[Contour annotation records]
============================================================

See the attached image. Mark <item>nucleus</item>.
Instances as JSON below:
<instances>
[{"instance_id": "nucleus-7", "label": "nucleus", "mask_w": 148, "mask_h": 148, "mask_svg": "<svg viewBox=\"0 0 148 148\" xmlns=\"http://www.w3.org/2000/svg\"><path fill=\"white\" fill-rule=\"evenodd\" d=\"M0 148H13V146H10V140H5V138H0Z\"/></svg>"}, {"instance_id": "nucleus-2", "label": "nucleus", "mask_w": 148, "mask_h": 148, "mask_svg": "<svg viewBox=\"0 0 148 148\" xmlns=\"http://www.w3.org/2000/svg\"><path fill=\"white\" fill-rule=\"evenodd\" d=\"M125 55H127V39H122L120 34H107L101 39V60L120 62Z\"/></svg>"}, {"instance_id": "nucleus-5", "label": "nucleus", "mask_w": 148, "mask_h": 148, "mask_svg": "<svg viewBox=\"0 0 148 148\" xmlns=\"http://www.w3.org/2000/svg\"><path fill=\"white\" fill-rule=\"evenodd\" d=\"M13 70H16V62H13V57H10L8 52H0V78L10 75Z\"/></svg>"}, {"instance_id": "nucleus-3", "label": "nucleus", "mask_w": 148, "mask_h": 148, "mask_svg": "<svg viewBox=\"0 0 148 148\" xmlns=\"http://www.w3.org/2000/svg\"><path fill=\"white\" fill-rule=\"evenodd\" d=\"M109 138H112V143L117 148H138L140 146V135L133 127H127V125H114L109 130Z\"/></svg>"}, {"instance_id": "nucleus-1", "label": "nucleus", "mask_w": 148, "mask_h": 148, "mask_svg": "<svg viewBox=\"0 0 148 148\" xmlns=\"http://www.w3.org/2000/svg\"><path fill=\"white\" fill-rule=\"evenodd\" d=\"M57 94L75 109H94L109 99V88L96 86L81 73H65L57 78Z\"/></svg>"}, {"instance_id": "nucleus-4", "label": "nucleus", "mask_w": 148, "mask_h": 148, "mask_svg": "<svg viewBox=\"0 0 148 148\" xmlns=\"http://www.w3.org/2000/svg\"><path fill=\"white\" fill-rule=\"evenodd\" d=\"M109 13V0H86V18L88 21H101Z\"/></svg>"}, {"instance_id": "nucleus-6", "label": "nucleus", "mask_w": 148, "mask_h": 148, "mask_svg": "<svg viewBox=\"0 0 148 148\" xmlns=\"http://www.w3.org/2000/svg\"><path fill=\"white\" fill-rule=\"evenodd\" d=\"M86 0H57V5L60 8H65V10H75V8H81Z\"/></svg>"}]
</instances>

============================================================

> _Task description_:
Revise the entries above by putting "Outline" wherever "Mark" occurs. Leave everything else unchanged.

> _Task solution_:
See the attached image. Outline <item>nucleus</item>.
Instances as JSON below:
<instances>
[{"instance_id": "nucleus-7", "label": "nucleus", "mask_w": 148, "mask_h": 148, "mask_svg": "<svg viewBox=\"0 0 148 148\" xmlns=\"http://www.w3.org/2000/svg\"><path fill=\"white\" fill-rule=\"evenodd\" d=\"M0 148H13V146H10V140H5V138H0Z\"/></svg>"}, {"instance_id": "nucleus-2", "label": "nucleus", "mask_w": 148, "mask_h": 148, "mask_svg": "<svg viewBox=\"0 0 148 148\" xmlns=\"http://www.w3.org/2000/svg\"><path fill=\"white\" fill-rule=\"evenodd\" d=\"M125 55H127V39H122L120 34H107L101 39V60L120 62Z\"/></svg>"}, {"instance_id": "nucleus-5", "label": "nucleus", "mask_w": 148, "mask_h": 148, "mask_svg": "<svg viewBox=\"0 0 148 148\" xmlns=\"http://www.w3.org/2000/svg\"><path fill=\"white\" fill-rule=\"evenodd\" d=\"M13 70H16V62H13V57H10L8 52H0V78L10 75Z\"/></svg>"}, {"instance_id": "nucleus-3", "label": "nucleus", "mask_w": 148, "mask_h": 148, "mask_svg": "<svg viewBox=\"0 0 148 148\" xmlns=\"http://www.w3.org/2000/svg\"><path fill=\"white\" fill-rule=\"evenodd\" d=\"M109 138H112V143L117 148H138L140 146V135L133 127H127V125H114L109 130Z\"/></svg>"}, {"instance_id": "nucleus-1", "label": "nucleus", "mask_w": 148, "mask_h": 148, "mask_svg": "<svg viewBox=\"0 0 148 148\" xmlns=\"http://www.w3.org/2000/svg\"><path fill=\"white\" fill-rule=\"evenodd\" d=\"M57 94L75 109H94L109 99V88L96 86L81 73H65L57 78Z\"/></svg>"}, {"instance_id": "nucleus-4", "label": "nucleus", "mask_w": 148, "mask_h": 148, "mask_svg": "<svg viewBox=\"0 0 148 148\" xmlns=\"http://www.w3.org/2000/svg\"><path fill=\"white\" fill-rule=\"evenodd\" d=\"M109 13V0H86V18L88 21H101Z\"/></svg>"}, {"instance_id": "nucleus-6", "label": "nucleus", "mask_w": 148, "mask_h": 148, "mask_svg": "<svg viewBox=\"0 0 148 148\" xmlns=\"http://www.w3.org/2000/svg\"><path fill=\"white\" fill-rule=\"evenodd\" d=\"M86 0H57V5L60 8H65V10H75V8H81Z\"/></svg>"}]
</instances>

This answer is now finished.